Of course, the central feature of a gimbal is how well it stabilizes. I ran a test panning across the same scene using four different setups. For the first test video I panned manually, by twisting the gimbal with my hand:
Then I switched to using the automated panning via the thumbstick. I set the thumbstick to only allow horizontal and vertical direction changes, to help keep it level. For my first test, I pushed the thumbstick all the way to the right to get a sense of how quickly you can pan (you can actually go even faster by changing the settings to accelerate it further):
Then I repeated the pan but with just a light push on the thumbstick. It’s not trivial to keep a constant level of light pressure, so the motion isn’t quite as smooth:
To get a slow pan with more consistent motion, I changed the settings to reduce the panning sensitivity. That allowed me to get a slow pan even with the thumbstick held all the way to the right:
Frankly, if you need a smartphone gimbal, DJI continues to innovate and produce a full-featured product at a rational price. For $149 you get the gimbal, a phone clamp, a stick-on disk for permanent attachment to a phone, a cute little mini-tripod, a charging cable, and a carrying pouch. You can get a replacement clamp for $25 and an additional disk for $19.
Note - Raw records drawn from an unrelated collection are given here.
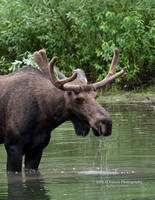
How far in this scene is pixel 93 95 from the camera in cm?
761

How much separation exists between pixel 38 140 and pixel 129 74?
10.7 m

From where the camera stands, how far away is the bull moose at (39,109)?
25.0ft

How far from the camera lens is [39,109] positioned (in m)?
7.84

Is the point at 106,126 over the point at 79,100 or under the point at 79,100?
under

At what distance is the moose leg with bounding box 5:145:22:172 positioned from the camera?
25.6 feet

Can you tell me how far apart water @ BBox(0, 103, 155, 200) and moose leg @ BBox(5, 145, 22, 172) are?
122 mm

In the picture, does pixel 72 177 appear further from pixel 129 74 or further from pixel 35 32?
pixel 35 32

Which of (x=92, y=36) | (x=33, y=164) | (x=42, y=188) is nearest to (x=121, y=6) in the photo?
(x=92, y=36)

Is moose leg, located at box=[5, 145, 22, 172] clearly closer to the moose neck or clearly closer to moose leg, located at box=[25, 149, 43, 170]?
moose leg, located at box=[25, 149, 43, 170]

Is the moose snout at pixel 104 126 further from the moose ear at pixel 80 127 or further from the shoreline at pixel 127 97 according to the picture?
the shoreline at pixel 127 97

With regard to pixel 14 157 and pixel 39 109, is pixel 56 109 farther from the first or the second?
pixel 14 157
Within days of its launch, I received announcements from competitors priced as low as half of DJI’s cost, but from past experience, they’re never quite as full-featured or well supported. In my case, I have two major uses for my smartphone gimbals. The first is when filming from a boat or other motorized vehicle, where a gimbal is really essential for smooth video. The second is the Timelapse and Hyperlapse features. Combining them with a gimbal provides a much easier and more effective way to create those special effects than attempting to do them with an app and a tripod.
For many users, the editing features of Mimo and the Story mode will also be a benefit. Personally, I typically just use Mimo to control the gimbal and capture video. I then use Adobe’s Premiere Rush to assemble it. I’m looking forward to some interesting projects using the OM 4. It is handy enough to take anywhere and has a wide variety of uses, including even simple ones such as helping stabilize long-exposure and low-light images.